TEMPO.CO, Jakarta - Badan Pusat Statistik (BPS) mencatat impor bahan baku / penolong pada Juni 2020 sebesar US$ 7,58 miliar, atau tumbuh 24,01 persen dibandingkan Mei 2020. Barang modal juga mengalami peningkatan nilai impor sebesar 27,35 persen secara bulanan menjadi US$ 1,77 miliar. Komoditas bahan baku / penolong yang mengalami peningkatan impor antara lain bijih besi, serta gula dan kembang gula. Sementara itu, barang modal yang impornya melonjak antara lain laptop, serta mesin dan peralatan mekanis.
Kepala Ekonom PT Bank Permata Tbk, Josua Pardede berujar kenaikan impor bahan baku / penolong dan barang modal pada Juni lalu, merupakan dampak dari pelonggaran kebijakan pembatasan sosial berskala besar (PSBB) dan pembukaan aktivitas ekonomi secara bertahap.
“Tren positif dari aktivitas manufaktur ini bisa terus berlanjut asalkan penyebaran virus Covid-19 di Indonesia dapat terus dikendalikan,” katanya, Rabu 15 Juli 2020. Josua menuturkan apabila penyebaran virus tidak dapat dikendalikan, maka dikhawatirkan kembali terjadi penurunan produktivitas para pekerja, dan berujung pada terhambatnya aktivitas industri secara keseluruhan.
Secara keseluruhan, nilai impor pada Juni 2020 mencapai US$ 10,76 miliar, naik 27,56 persen dibandingkan Mei 2020, namun masih turun 6,36 persen jika dibandingkan dengan Juni 2019. Di sisi lain, nilai ekspor tumbuh 15,09 persen secara bulanan menjadi US$ 12,03 miliar, serta meningkat 2,28 persen secara tahunan.
Dengan demikian, neraca perdagangan Indonesia pada Juni 2020 mengalami surplus sebesar US$ 1,27 miliar. “Kami berharap tren positif ini terus berlanjut,” kata Suhariyanto, Kepala BPS.
Direktur Riset Center of Reform on Economics (CORE) Indonesia, Piter Abdullah mengatakan surplus neraca dagang kali ini tidak sepenuhnya menggembirakan.
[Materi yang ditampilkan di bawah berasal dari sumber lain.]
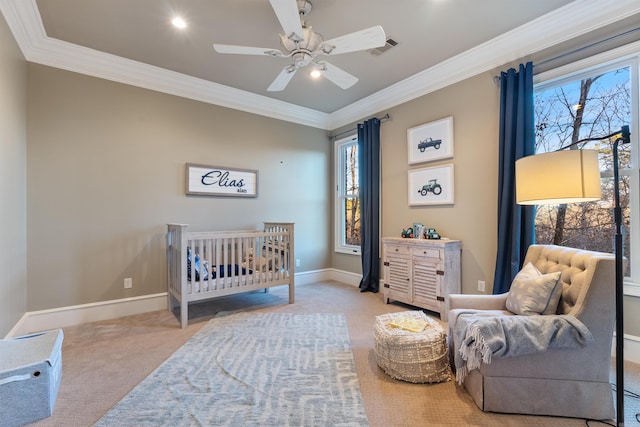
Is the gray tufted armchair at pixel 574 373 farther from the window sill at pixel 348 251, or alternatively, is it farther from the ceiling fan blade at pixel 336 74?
the window sill at pixel 348 251

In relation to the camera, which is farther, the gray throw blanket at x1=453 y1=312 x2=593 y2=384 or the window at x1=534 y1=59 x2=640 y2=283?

Alih-alih disebabkan oleh kenaikan ekspor, surplus yang terjadi lebih disebabkan oleh penurunan impor yang lebih besar ketimbang penurunan ekspor.
“Ini artinya aktivitas ekonomi produktif kita memant masih terhenti,” ujarnya. Menurut Piter, surplus yang terjadi belum menunjukkan perubahan struktur ekonomi yang lebih baik. “Ini juga berarti perbaikan neraca perdagangan belum diyakini berkelanjutan.”